In fact, in a precise sense, these are the only examples of non-planar graphs. It turns out that every other non-planar graph can be obtained from $K_5$ or $K_{3,3}$ by a combination of actions: adding edges between existing vertices, subdividing an existing edge by inserting a vertex on the edge, or adding new vertices. The Petersen graph is the graph pictured in Figure 9.

Figure 9. The Petersen graph.

It is a counterexample to many natural conjectures in graph theory. In the code below, we define the Petersen graph in NetworkX using nx.petersen_graph(), and draw the graph.

In [20]:

# Define Petersen graph in NetworkX
G = nx.petersen_graph()

# Draw the Petersen graph
nx.draw_shell(G, nlist=[range(5, 10), range(5)], with_labels=True, font_weight='bold', font_color='w')

Use the code below to learn whether the Petersen graph is planar or not.

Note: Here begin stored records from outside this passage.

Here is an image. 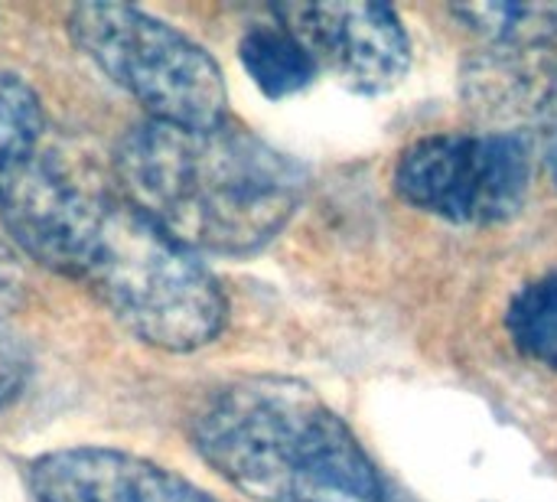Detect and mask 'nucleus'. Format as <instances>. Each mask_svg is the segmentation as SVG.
<instances>
[{
    "label": "nucleus",
    "mask_w": 557,
    "mask_h": 502,
    "mask_svg": "<svg viewBox=\"0 0 557 502\" xmlns=\"http://www.w3.org/2000/svg\"><path fill=\"white\" fill-rule=\"evenodd\" d=\"M72 42L127 95L150 121L183 127L225 124V78L215 59L170 23L121 3H78L69 10Z\"/></svg>",
    "instance_id": "obj_4"
},
{
    "label": "nucleus",
    "mask_w": 557,
    "mask_h": 502,
    "mask_svg": "<svg viewBox=\"0 0 557 502\" xmlns=\"http://www.w3.org/2000/svg\"><path fill=\"white\" fill-rule=\"evenodd\" d=\"M23 301V268L20 255L0 238V317Z\"/></svg>",
    "instance_id": "obj_13"
},
{
    "label": "nucleus",
    "mask_w": 557,
    "mask_h": 502,
    "mask_svg": "<svg viewBox=\"0 0 557 502\" xmlns=\"http://www.w3.org/2000/svg\"><path fill=\"white\" fill-rule=\"evenodd\" d=\"M10 242L65 274L137 340L193 353L228 320V301L196 252L173 242L117 186H101L55 154H33L0 189Z\"/></svg>",
    "instance_id": "obj_1"
},
{
    "label": "nucleus",
    "mask_w": 557,
    "mask_h": 502,
    "mask_svg": "<svg viewBox=\"0 0 557 502\" xmlns=\"http://www.w3.org/2000/svg\"><path fill=\"white\" fill-rule=\"evenodd\" d=\"M26 477L33 502H212L189 480L108 448L42 454Z\"/></svg>",
    "instance_id": "obj_7"
},
{
    "label": "nucleus",
    "mask_w": 557,
    "mask_h": 502,
    "mask_svg": "<svg viewBox=\"0 0 557 502\" xmlns=\"http://www.w3.org/2000/svg\"><path fill=\"white\" fill-rule=\"evenodd\" d=\"M26 379H29V353L7 327H0V408L20 395Z\"/></svg>",
    "instance_id": "obj_12"
},
{
    "label": "nucleus",
    "mask_w": 557,
    "mask_h": 502,
    "mask_svg": "<svg viewBox=\"0 0 557 502\" xmlns=\"http://www.w3.org/2000/svg\"><path fill=\"white\" fill-rule=\"evenodd\" d=\"M317 62L359 95L392 91L411 69V39L392 7L382 3H284L274 7Z\"/></svg>",
    "instance_id": "obj_6"
},
{
    "label": "nucleus",
    "mask_w": 557,
    "mask_h": 502,
    "mask_svg": "<svg viewBox=\"0 0 557 502\" xmlns=\"http://www.w3.org/2000/svg\"><path fill=\"white\" fill-rule=\"evenodd\" d=\"M454 16L503 46H539L557 39V3H476L454 7Z\"/></svg>",
    "instance_id": "obj_11"
},
{
    "label": "nucleus",
    "mask_w": 557,
    "mask_h": 502,
    "mask_svg": "<svg viewBox=\"0 0 557 502\" xmlns=\"http://www.w3.org/2000/svg\"><path fill=\"white\" fill-rule=\"evenodd\" d=\"M532 157L512 134H434L411 144L395 186L414 209L457 225H493L529 196Z\"/></svg>",
    "instance_id": "obj_5"
},
{
    "label": "nucleus",
    "mask_w": 557,
    "mask_h": 502,
    "mask_svg": "<svg viewBox=\"0 0 557 502\" xmlns=\"http://www.w3.org/2000/svg\"><path fill=\"white\" fill-rule=\"evenodd\" d=\"M42 134V105L36 91L10 72H0V189L36 154Z\"/></svg>",
    "instance_id": "obj_10"
},
{
    "label": "nucleus",
    "mask_w": 557,
    "mask_h": 502,
    "mask_svg": "<svg viewBox=\"0 0 557 502\" xmlns=\"http://www.w3.org/2000/svg\"><path fill=\"white\" fill-rule=\"evenodd\" d=\"M542 150H545V163L557 186V75L542 98Z\"/></svg>",
    "instance_id": "obj_14"
},
{
    "label": "nucleus",
    "mask_w": 557,
    "mask_h": 502,
    "mask_svg": "<svg viewBox=\"0 0 557 502\" xmlns=\"http://www.w3.org/2000/svg\"><path fill=\"white\" fill-rule=\"evenodd\" d=\"M242 65L251 82L268 98H287L304 91L317 78V62L304 49V42L284 23L251 26L238 46Z\"/></svg>",
    "instance_id": "obj_8"
},
{
    "label": "nucleus",
    "mask_w": 557,
    "mask_h": 502,
    "mask_svg": "<svg viewBox=\"0 0 557 502\" xmlns=\"http://www.w3.org/2000/svg\"><path fill=\"white\" fill-rule=\"evenodd\" d=\"M199 457L258 502H388L349 425L304 382L251 376L193 415Z\"/></svg>",
    "instance_id": "obj_3"
},
{
    "label": "nucleus",
    "mask_w": 557,
    "mask_h": 502,
    "mask_svg": "<svg viewBox=\"0 0 557 502\" xmlns=\"http://www.w3.org/2000/svg\"><path fill=\"white\" fill-rule=\"evenodd\" d=\"M506 330L525 359L557 372V274L525 284L512 297Z\"/></svg>",
    "instance_id": "obj_9"
},
{
    "label": "nucleus",
    "mask_w": 557,
    "mask_h": 502,
    "mask_svg": "<svg viewBox=\"0 0 557 502\" xmlns=\"http://www.w3.org/2000/svg\"><path fill=\"white\" fill-rule=\"evenodd\" d=\"M114 186L189 252L251 255L297 212L307 170L255 137L215 124H134L114 150Z\"/></svg>",
    "instance_id": "obj_2"
}]
</instances>
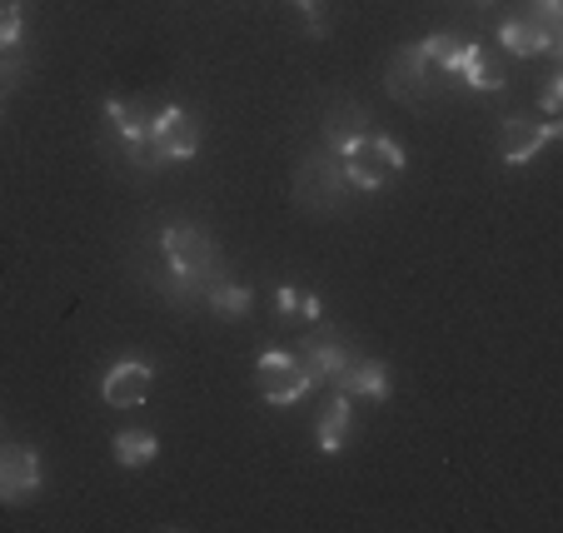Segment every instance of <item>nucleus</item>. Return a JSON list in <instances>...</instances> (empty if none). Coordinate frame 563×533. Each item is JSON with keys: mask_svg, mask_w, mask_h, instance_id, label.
Masks as SVG:
<instances>
[{"mask_svg": "<svg viewBox=\"0 0 563 533\" xmlns=\"http://www.w3.org/2000/svg\"><path fill=\"white\" fill-rule=\"evenodd\" d=\"M340 165H344V180H350V190H384V185L394 180V175L405 170V149L394 145L389 135H379V130H364L360 140H350V145L340 149Z\"/></svg>", "mask_w": 563, "mask_h": 533, "instance_id": "nucleus-1", "label": "nucleus"}, {"mask_svg": "<svg viewBox=\"0 0 563 533\" xmlns=\"http://www.w3.org/2000/svg\"><path fill=\"white\" fill-rule=\"evenodd\" d=\"M159 249H165L175 275L195 279V285L210 289L214 279H224L220 249H214V240L205 235V230H195V224H165V230H159Z\"/></svg>", "mask_w": 563, "mask_h": 533, "instance_id": "nucleus-2", "label": "nucleus"}, {"mask_svg": "<svg viewBox=\"0 0 563 533\" xmlns=\"http://www.w3.org/2000/svg\"><path fill=\"white\" fill-rule=\"evenodd\" d=\"M106 120L110 130H115L120 140V155L125 160H135L140 170H155V110L145 106V100H106Z\"/></svg>", "mask_w": 563, "mask_h": 533, "instance_id": "nucleus-3", "label": "nucleus"}, {"mask_svg": "<svg viewBox=\"0 0 563 533\" xmlns=\"http://www.w3.org/2000/svg\"><path fill=\"white\" fill-rule=\"evenodd\" d=\"M344 190H350V180H344V165L334 149H309L305 160H299L295 170V200L305 204V210H334V200H344Z\"/></svg>", "mask_w": 563, "mask_h": 533, "instance_id": "nucleus-4", "label": "nucleus"}, {"mask_svg": "<svg viewBox=\"0 0 563 533\" xmlns=\"http://www.w3.org/2000/svg\"><path fill=\"white\" fill-rule=\"evenodd\" d=\"M255 385L265 395V404H295V399H305L314 389V379L295 359V349H265L255 364Z\"/></svg>", "mask_w": 563, "mask_h": 533, "instance_id": "nucleus-5", "label": "nucleus"}, {"mask_svg": "<svg viewBox=\"0 0 563 533\" xmlns=\"http://www.w3.org/2000/svg\"><path fill=\"white\" fill-rule=\"evenodd\" d=\"M434 80H439V70L424 60L419 45L394 51L389 65H384V90H389V100H399V106H419V100H429Z\"/></svg>", "mask_w": 563, "mask_h": 533, "instance_id": "nucleus-6", "label": "nucleus"}, {"mask_svg": "<svg viewBox=\"0 0 563 533\" xmlns=\"http://www.w3.org/2000/svg\"><path fill=\"white\" fill-rule=\"evenodd\" d=\"M200 149V120L185 106H165L155 110V160L159 165H180Z\"/></svg>", "mask_w": 563, "mask_h": 533, "instance_id": "nucleus-7", "label": "nucleus"}, {"mask_svg": "<svg viewBox=\"0 0 563 533\" xmlns=\"http://www.w3.org/2000/svg\"><path fill=\"white\" fill-rule=\"evenodd\" d=\"M563 125L559 120H529V115H504L499 125V155L504 165H529L549 140H559Z\"/></svg>", "mask_w": 563, "mask_h": 533, "instance_id": "nucleus-8", "label": "nucleus"}, {"mask_svg": "<svg viewBox=\"0 0 563 533\" xmlns=\"http://www.w3.org/2000/svg\"><path fill=\"white\" fill-rule=\"evenodd\" d=\"M41 493V459L25 444L0 438V503H31Z\"/></svg>", "mask_w": 563, "mask_h": 533, "instance_id": "nucleus-9", "label": "nucleus"}, {"mask_svg": "<svg viewBox=\"0 0 563 533\" xmlns=\"http://www.w3.org/2000/svg\"><path fill=\"white\" fill-rule=\"evenodd\" d=\"M150 385H155V369H150L140 354H125V359H115L106 369V379H100V395H106L110 409H135L150 399Z\"/></svg>", "mask_w": 563, "mask_h": 533, "instance_id": "nucleus-10", "label": "nucleus"}, {"mask_svg": "<svg viewBox=\"0 0 563 533\" xmlns=\"http://www.w3.org/2000/svg\"><path fill=\"white\" fill-rule=\"evenodd\" d=\"M350 354H354V349H350V344H344L334 330H309L305 340L295 344V359L305 364V374L314 379V385H334Z\"/></svg>", "mask_w": 563, "mask_h": 533, "instance_id": "nucleus-11", "label": "nucleus"}, {"mask_svg": "<svg viewBox=\"0 0 563 533\" xmlns=\"http://www.w3.org/2000/svg\"><path fill=\"white\" fill-rule=\"evenodd\" d=\"M499 51L504 55H519V60H533V55H559L563 51V31L539 25L529 11L509 15V21L499 25Z\"/></svg>", "mask_w": 563, "mask_h": 533, "instance_id": "nucleus-12", "label": "nucleus"}, {"mask_svg": "<svg viewBox=\"0 0 563 533\" xmlns=\"http://www.w3.org/2000/svg\"><path fill=\"white\" fill-rule=\"evenodd\" d=\"M330 389H340V395H350V399H369V404H379V399H389V369H384L379 359L350 354L344 369H340V379H334Z\"/></svg>", "mask_w": 563, "mask_h": 533, "instance_id": "nucleus-13", "label": "nucleus"}, {"mask_svg": "<svg viewBox=\"0 0 563 533\" xmlns=\"http://www.w3.org/2000/svg\"><path fill=\"white\" fill-rule=\"evenodd\" d=\"M459 80H464L468 90H504L509 86V65H504V51H494V45H478V41H468V51H464V60H459Z\"/></svg>", "mask_w": 563, "mask_h": 533, "instance_id": "nucleus-14", "label": "nucleus"}, {"mask_svg": "<svg viewBox=\"0 0 563 533\" xmlns=\"http://www.w3.org/2000/svg\"><path fill=\"white\" fill-rule=\"evenodd\" d=\"M350 429H354V399L334 389L324 399V414H319V454H340L350 444Z\"/></svg>", "mask_w": 563, "mask_h": 533, "instance_id": "nucleus-15", "label": "nucleus"}, {"mask_svg": "<svg viewBox=\"0 0 563 533\" xmlns=\"http://www.w3.org/2000/svg\"><path fill=\"white\" fill-rule=\"evenodd\" d=\"M364 130H369V115H364V106H350V100H340V106L330 110V120H324V149H334L340 155L350 140H360Z\"/></svg>", "mask_w": 563, "mask_h": 533, "instance_id": "nucleus-16", "label": "nucleus"}, {"mask_svg": "<svg viewBox=\"0 0 563 533\" xmlns=\"http://www.w3.org/2000/svg\"><path fill=\"white\" fill-rule=\"evenodd\" d=\"M159 438L150 434V429H120L115 438H110V459L120 464V469H145L150 459H155Z\"/></svg>", "mask_w": 563, "mask_h": 533, "instance_id": "nucleus-17", "label": "nucleus"}, {"mask_svg": "<svg viewBox=\"0 0 563 533\" xmlns=\"http://www.w3.org/2000/svg\"><path fill=\"white\" fill-rule=\"evenodd\" d=\"M419 51H424V60L434 65L439 75H454L459 60H464V51H468V41L464 35H454V31H434L429 41H419Z\"/></svg>", "mask_w": 563, "mask_h": 533, "instance_id": "nucleus-18", "label": "nucleus"}, {"mask_svg": "<svg viewBox=\"0 0 563 533\" xmlns=\"http://www.w3.org/2000/svg\"><path fill=\"white\" fill-rule=\"evenodd\" d=\"M205 310H210V314H224V320H234V314H245V310H250V289H245V285H234L230 275L214 279V285L205 289Z\"/></svg>", "mask_w": 563, "mask_h": 533, "instance_id": "nucleus-19", "label": "nucleus"}, {"mask_svg": "<svg viewBox=\"0 0 563 533\" xmlns=\"http://www.w3.org/2000/svg\"><path fill=\"white\" fill-rule=\"evenodd\" d=\"M21 25H25V5L21 0H5V5H0V51H15V45H21Z\"/></svg>", "mask_w": 563, "mask_h": 533, "instance_id": "nucleus-20", "label": "nucleus"}, {"mask_svg": "<svg viewBox=\"0 0 563 533\" xmlns=\"http://www.w3.org/2000/svg\"><path fill=\"white\" fill-rule=\"evenodd\" d=\"M295 5H299V11H305L309 35H314V41H324V35H330V11H324L330 0H295Z\"/></svg>", "mask_w": 563, "mask_h": 533, "instance_id": "nucleus-21", "label": "nucleus"}, {"mask_svg": "<svg viewBox=\"0 0 563 533\" xmlns=\"http://www.w3.org/2000/svg\"><path fill=\"white\" fill-rule=\"evenodd\" d=\"M529 15L549 31H563V0H529Z\"/></svg>", "mask_w": 563, "mask_h": 533, "instance_id": "nucleus-22", "label": "nucleus"}, {"mask_svg": "<svg viewBox=\"0 0 563 533\" xmlns=\"http://www.w3.org/2000/svg\"><path fill=\"white\" fill-rule=\"evenodd\" d=\"M21 75H25L21 55H5V51H0V96H5L11 86H21Z\"/></svg>", "mask_w": 563, "mask_h": 533, "instance_id": "nucleus-23", "label": "nucleus"}, {"mask_svg": "<svg viewBox=\"0 0 563 533\" xmlns=\"http://www.w3.org/2000/svg\"><path fill=\"white\" fill-rule=\"evenodd\" d=\"M539 106H543V115H549V120L563 110V75H549V86H543Z\"/></svg>", "mask_w": 563, "mask_h": 533, "instance_id": "nucleus-24", "label": "nucleus"}, {"mask_svg": "<svg viewBox=\"0 0 563 533\" xmlns=\"http://www.w3.org/2000/svg\"><path fill=\"white\" fill-rule=\"evenodd\" d=\"M275 310L285 314V320H295V314H299V289H279V295H275Z\"/></svg>", "mask_w": 563, "mask_h": 533, "instance_id": "nucleus-25", "label": "nucleus"}, {"mask_svg": "<svg viewBox=\"0 0 563 533\" xmlns=\"http://www.w3.org/2000/svg\"><path fill=\"white\" fill-rule=\"evenodd\" d=\"M319 314H324L319 295H299V314H295V320H319Z\"/></svg>", "mask_w": 563, "mask_h": 533, "instance_id": "nucleus-26", "label": "nucleus"}, {"mask_svg": "<svg viewBox=\"0 0 563 533\" xmlns=\"http://www.w3.org/2000/svg\"><path fill=\"white\" fill-rule=\"evenodd\" d=\"M484 5H494V0H484Z\"/></svg>", "mask_w": 563, "mask_h": 533, "instance_id": "nucleus-27", "label": "nucleus"}]
</instances>
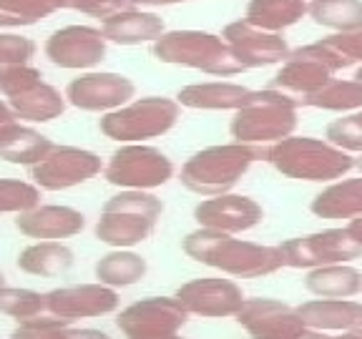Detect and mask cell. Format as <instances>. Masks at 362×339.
Segmentation results:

Note. You may need to update to the latest version of NetworkX to use nx.check_planarity(). To do that, go to the Anaconda Prompt (search in the Windows Start Menu) and then type
pip install networkx --upgrade
You'll need to restart the kernel in Jupyter in order to access the new version of the package once it is installed.

In [21]:

# Check for planarity
nx.check_planarity(G)

Out[21]:

(False, None)

On paper, can you build the Petersen graph from $K_{3,3}$ using the actions described above?